The artists' group Common Culture were founded in 1996. In April 2018 their website was hacked and disabled. It was at this point they discovered that a young American internet celebrity, looking to capitalize on the intimate relationship he’d built with his online followers, had trademarked the name ‘Common Culture’ to brand, promote and sell a range of coffee, apparel and music. As he said “It looks cool, it sounds cool… a unified culture anyone can enjoy.”

OMG I love common culture !!!! ❤️❤️❤️❤️ draws on the adulatory online responses of fans to ‘Common Culture’ merchandise promoted in his vlogs. The exhibition, featuring Berlin's Die Raum gallery space and a Common Culture website, explores how the aesthetics, interactions and transactional intimacy built by internet personalities are ruthlessly deployed to convert followers into consumers.

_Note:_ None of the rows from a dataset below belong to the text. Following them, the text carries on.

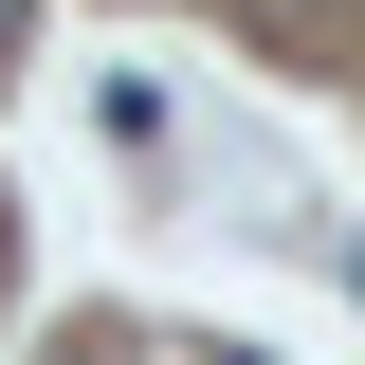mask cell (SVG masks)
Segmentation results:
<instances>
[{
    "label": "cell",
    "instance_id": "cell-1",
    "mask_svg": "<svg viewBox=\"0 0 365 365\" xmlns=\"http://www.w3.org/2000/svg\"><path fill=\"white\" fill-rule=\"evenodd\" d=\"M19 19H37V0H0V37H19Z\"/></svg>",
    "mask_w": 365,
    "mask_h": 365
},
{
    "label": "cell",
    "instance_id": "cell-2",
    "mask_svg": "<svg viewBox=\"0 0 365 365\" xmlns=\"http://www.w3.org/2000/svg\"><path fill=\"white\" fill-rule=\"evenodd\" d=\"M220 365H237V347H220Z\"/></svg>",
    "mask_w": 365,
    "mask_h": 365
}]
</instances>
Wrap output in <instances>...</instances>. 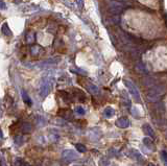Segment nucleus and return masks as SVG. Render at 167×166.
Here are the masks:
<instances>
[{"label":"nucleus","mask_w":167,"mask_h":166,"mask_svg":"<svg viewBox=\"0 0 167 166\" xmlns=\"http://www.w3.org/2000/svg\"><path fill=\"white\" fill-rule=\"evenodd\" d=\"M136 69L138 70L139 72H141V73H144V72H146V70H145L144 66H143V65H141V64H138V65H137Z\"/></svg>","instance_id":"nucleus-20"},{"label":"nucleus","mask_w":167,"mask_h":166,"mask_svg":"<svg viewBox=\"0 0 167 166\" xmlns=\"http://www.w3.org/2000/svg\"><path fill=\"white\" fill-rule=\"evenodd\" d=\"M41 51H42V48L39 45H33L31 47V54L33 55H38Z\"/></svg>","instance_id":"nucleus-15"},{"label":"nucleus","mask_w":167,"mask_h":166,"mask_svg":"<svg viewBox=\"0 0 167 166\" xmlns=\"http://www.w3.org/2000/svg\"><path fill=\"white\" fill-rule=\"evenodd\" d=\"M52 88V82L50 78H44L40 86V95L41 97H46L50 93V90Z\"/></svg>","instance_id":"nucleus-4"},{"label":"nucleus","mask_w":167,"mask_h":166,"mask_svg":"<svg viewBox=\"0 0 167 166\" xmlns=\"http://www.w3.org/2000/svg\"><path fill=\"white\" fill-rule=\"evenodd\" d=\"M130 120L126 117H121V118H119L116 121V125L118 127H120V129H126V127H130Z\"/></svg>","instance_id":"nucleus-6"},{"label":"nucleus","mask_w":167,"mask_h":166,"mask_svg":"<svg viewBox=\"0 0 167 166\" xmlns=\"http://www.w3.org/2000/svg\"><path fill=\"white\" fill-rule=\"evenodd\" d=\"M0 8H2V10L5 8V4H4V2L2 0H0Z\"/></svg>","instance_id":"nucleus-24"},{"label":"nucleus","mask_w":167,"mask_h":166,"mask_svg":"<svg viewBox=\"0 0 167 166\" xmlns=\"http://www.w3.org/2000/svg\"><path fill=\"white\" fill-rule=\"evenodd\" d=\"M99 166H110V162L107 160V159L102 158L99 160Z\"/></svg>","instance_id":"nucleus-18"},{"label":"nucleus","mask_w":167,"mask_h":166,"mask_svg":"<svg viewBox=\"0 0 167 166\" xmlns=\"http://www.w3.org/2000/svg\"><path fill=\"white\" fill-rule=\"evenodd\" d=\"M114 114H115V111H114L113 108H111V107L105 108V111H103V115H105V117H107V118H111V117H113Z\"/></svg>","instance_id":"nucleus-9"},{"label":"nucleus","mask_w":167,"mask_h":166,"mask_svg":"<svg viewBox=\"0 0 167 166\" xmlns=\"http://www.w3.org/2000/svg\"><path fill=\"white\" fill-rule=\"evenodd\" d=\"M1 31H2V33H3V35H5V36H10V35H12V31H10V29L8 28V25L6 24V23H4V24L2 25Z\"/></svg>","instance_id":"nucleus-13"},{"label":"nucleus","mask_w":167,"mask_h":166,"mask_svg":"<svg viewBox=\"0 0 167 166\" xmlns=\"http://www.w3.org/2000/svg\"><path fill=\"white\" fill-rule=\"evenodd\" d=\"M62 157L66 161H74L79 158V155H77L76 152H74L72 150H65L62 153Z\"/></svg>","instance_id":"nucleus-5"},{"label":"nucleus","mask_w":167,"mask_h":166,"mask_svg":"<svg viewBox=\"0 0 167 166\" xmlns=\"http://www.w3.org/2000/svg\"><path fill=\"white\" fill-rule=\"evenodd\" d=\"M21 130H22L23 133H30L31 131H33V127H31V124L29 122H23L22 123V127H21Z\"/></svg>","instance_id":"nucleus-8"},{"label":"nucleus","mask_w":167,"mask_h":166,"mask_svg":"<svg viewBox=\"0 0 167 166\" xmlns=\"http://www.w3.org/2000/svg\"><path fill=\"white\" fill-rule=\"evenodd\" d=\"M25 38H26V42H27V43H33V41H35V39H36V38H35V33H28Z\"/></svg>","instance_id":"nucleus-16"},{"label":"nucleus","mask_w":167,"mask_h":166,"mask_svg":"<svg viewBox=\"0 0 167 166\" xmlns=\"http://www.w3.org/2000/svg\"><path fill=\"white\" fill-rule=\"evenodd\" d=\"M148 166H155V165H154V164H149Z\"/></svg>","instance_id":"nucleus-27"},{"label":"nucleus","mask_w":167,"mask_h":166,"mask_svg":"<svg viewBox=\"0 0 167 166\" xmlns=\"http://www.w3.org/2000/svg\"><path fill=\"white\" fill-rule=\"evenodd\" d=\"M164 91L165 90H164L163 88H160V87H158V86H155L148 90L146 97L149 101H151V103H156V101H158L160 99V97H161V95L164 93Z\"/></svg>","instance_id":"nucleus-1"},{"label":"nucleus","mask_w":167,"mask_h":166,"mask_svg":"<svg viewBox=\"0 0 167 166\" xmlns=\"http://www.w3.org/2000/svg\"><path fill=\"white\" fill-rule=\"evenodd\" d=\"M22 98H23V101H24L27 106H31V99L29 98L27 93L24 92V91H22Z\"/></svg>","instance_id":"nucleus-12"},{"label":"nucleus","mask_w":167,"mask_h":166,"mask_svg":"<svg viewBox=\"0 0 167 166\" xmlns=\"http://www.w3.org/2000/svg\"><path fill=\"white\" fill-rule=\"evenodd\" d=\"M112 22L116 23V24L120 23V16H119V15H114L113 18H112Z\"/></svg>","instance_id":"nucleus-19"},{"label":"nucleus","mask_w":167,"mask_h":166,"mask_svg":"<svg viewBox=\"0 0 167 166\" xmlns=\"http://www.w3.org/2000/svg\"><path fill=\"white\" fill-rule=\"evenodd\" d=\"M143 143L146 147H148L149 150H154V143H153V140L151 139L149 137H144L143 138Z\"/></svg>","instance_id":"nucleus-10"},{"label":"nucleus","mask_w":167,"mask_h":166,"mask_svg":"<svg viewBox=\"0 0 167 166\" xmlns=\"http://www.w3.org/2000/svg\"><path fill=\"white\" fill-rule=\"evenodd\" d=\"M161 157H162V159H163L164 163H165V166H167V152H165V150H162Z\"/></svg>","instance_id":"nucleus-21"},{"label":"nucleus","mask_w":167,"mask_h":166,"mask_svg":"<svg viewBox=\"0 0 167 166\" xmlns=\"http://www.w3.org/2000/svg\"><path fill=\"white\" fill-rule=\"evenodd\" d=\"M87 88H88V90L90 91L92 94H97V93L99 92V89L97 88V86H95V85H93V84H87Z\"/></svg>","instance_id":"nucleus-11"},{"label":"nucleus","mask_w":167,"mask_h":166,"mask_svg":"<svg viewBox=\"0 0 167 166\" xmlns=\"http://www.w3.org/2000/svg\"><path fill=\"white\" fill-rule=\"evenodd\" d=\"M107 8L113 15H120L123 12V5L120 2L114 0H107Z\"/></svg>","instance_id":"nucleus-2"},{"label":"nucleus","mask_w":167,"mask_h":166,"mask_svg":"<svg viewBox=\"0 0 167 166\" xmlns=\"http://www.w3.org/2000/svg\"><path fill=\"white\" fill-rule=\"evenodd\" d=\"M0 137H2V132H1V130H0Z\"/></svg>","instance_id":"nucleus-25"},{"label":"nucleus","mask_w":167,"mask_h":166,"mask_svg":"<svg viewBox=\"0 0 167 166\" xmlns=\"http://www.w3.org/2000/svg\"><path fill=\"white\" fill-rule=\"evenodd\" d=\"M75 112H76L79 115H84L85 114V110L82 107H76V108H75Z\"/></svg>","instance_id":"nucleus-22"},{"label":"nucleus","mask_w":167,"mask_h":166,"mask_svg":"<svg viewBox=\"0 0 167 166\" xmlns=\"http://www.w3.org/2000/svg\"><path fill=\"white\" fill-rule=\"evenodd\" d=\"M124 85H125V87L128 88V92L131 93V95L133 96V98H134L135 100L137 101V103H140V101H141L140 93H139V91H138V89H137V87L135 86V85L133 84L131 80H124Z\"/></svg>","instance_id":"nucleus-3"},{"label":"nucleus","mask_w":167,"mask_h":166,"mask_svg":"<svg viewBox=\"0 0 167 166\" xmlns=\"http://www.w3.org/2000/svg\"><path fill=\"white\" fill-rule=\"evenodd\" d=\"M142 129H143V132H144V133L146 134L147 136H149V137L155 138V132H154L153 127H151L149 124H147V123H145V124H143Z\"/></svg>","instance_id":"nucleus-7"},{"label":"nucleus","mask_w":167,"mask_h":166,"mask_svg":"<svg viewBox=\"0 0 167 166\" xmlns=\"http://www.w3.org/2000/svg\"><path fill=\"white\" fill-rule=\"evenodd\" d=\"M75 147H76L77 152H79V153H85L87 150L86 146H85L84 144H81V143H77L76 145H75Z\"/></svg>","instance_id":"nucleus-17"},{"label":"nucleus","mask_w":167,"mask_h":166,"mask_svg":"<svg viewBox=\"0 0 167 166\" xmlns=\"http://www.w3.org/2000/svg\"><path fill=\"white\" fill-rule=\"evenodd\" d=\"M114 1H118V2H119V1H124V0H114Z\"/></svg>","instance_id":"nucleus-26"},{"label":"nucleus","mask_w":167,"mask_h":166,"mask_svg":"<svg viewBox=\"0 0 167 166\" xmlns=\"http://www.w3.org/2000/svg\"><path fill=\"white\" fill-rule=\"evenodd\" d=\"M14 166H30L27 162H25V161H23L22 159L20 158H17L16 160H15V164Z\"/></svg>","instance_id":"nucleus-14"},{"label":"nucleus","mask_w":167,"mask_h":166,"mask_svg":"<svg viewBox=\"0 0 167 166\" xmlns=\"http://www.w3.org/2000/svg\"><path fill=\"white\" fill-rule=\"evenodd\" d=\"M76 5L79 6V8H83V6H84V0H76Z\"/></svg>","instance_id":"nucleus-23"}]
</instances>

Apart from the opening night, the gallery space of Die Raum was ‘closed’ for the duration of the exhibition. The gallery’s blacked-out store front exterior carried the logo of Common Culture and its weblink and hosted an accumulation of graphic stickers based on the online comments of the internet celebrity’s fan base. In the gallery on the opening night— and online for the duration of the exhibition at www.commonculture.store — a video, playing on repeat, featured a compilation of the internet celebrity’s introduction to his vlogs. There was also a display of tee shirts, each bearing one of the sticker designs.